Hair today and gone tomorrow?
In political science, populism is the idea that society is separated into two groups at odds with one another - "the pure people" and "the corrupt elite", according to Cas Mudde, author of Populism: A Very Short Introduction. The true populist leader claims to represent the unified "will of the people". He stands in opposition to an enemy, often embodied by the current system - aiming to "drain the swamp" or tackle the "liberal elite", according to Benjamin Moffitt, author of The Global Rise of Populism. Of course, both books give numerous examples of populist leaders around the world, but neither of them spotted the seemingly obvious link between hair and populism.
That honour goes to British minister Rory Stewart who acknowledged this on The Rest is Politics podcast when he declared: “Populism is all about hair.”
Look at 53-year-old Javier Milei, the chainsaw wielding anarcho-capitalist who last month became president of Argentina, or 60-year-old Geert Wilders, the anti-immigrant leader of Holland’s Party for Freedom, which recently won the most votes in the Dutch general election. What immediately strikes the observer is the abundance of hair possessed by these two middle-aged men of the radical right.
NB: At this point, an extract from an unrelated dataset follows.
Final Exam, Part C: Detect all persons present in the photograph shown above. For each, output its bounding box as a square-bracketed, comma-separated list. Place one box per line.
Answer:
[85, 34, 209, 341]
The maverick mop (as opposed to the carefully presented coif) was first turned into a political fashion statement by Boris Johnson. Johnson, clearly a man who doesn't own a comb, figured out that politics was a branch of theatre, and that all the best actors build their characters around physical traits. His wild blond thatch became a symbol of an independent mindset, of someone who ploughs his own furrow - and doesn't follow the rules.
Tim Bale, professor of politics at Queen Mary University of London, says: “All politicians have a brand, but when you’re a populist politician, it has to be outsize, and outsize hair is part of that brand. It makes you recognisable to people who pay little attention to politics.”
Perhaps the most egregious case in recent history is Donald Trump. The Washington Post once ran a piece with the headline: The 100 greatest descriptions of Donald Trump’s hair ever written. One contributor compared him to a “troll doll”, another referred to the hair as an “inter-dimensional, gravity-warping vortex”, and a third said it was a “masterpiece whose guiding principal is a heroic desire to completely conceal the forehead”.
Look at me, the hair seems to say, you can see I’m a laughing-stock, a narcissistic triumph over self-knowledge, yet here I am, unabashed. It’s like a bomb-proof pompadour - with a healthy dollop of bad manners and rude behaviour thrown in for fun.
Populism, after all, is primarily concerned with fostering the idea that an exceptional person - or at least a person with exceptional hair - can cut through all the boring procedure of democratic governance and transform a nation through sheer force of personality.
As Bale sagely warns: “Just wait for the mullets.”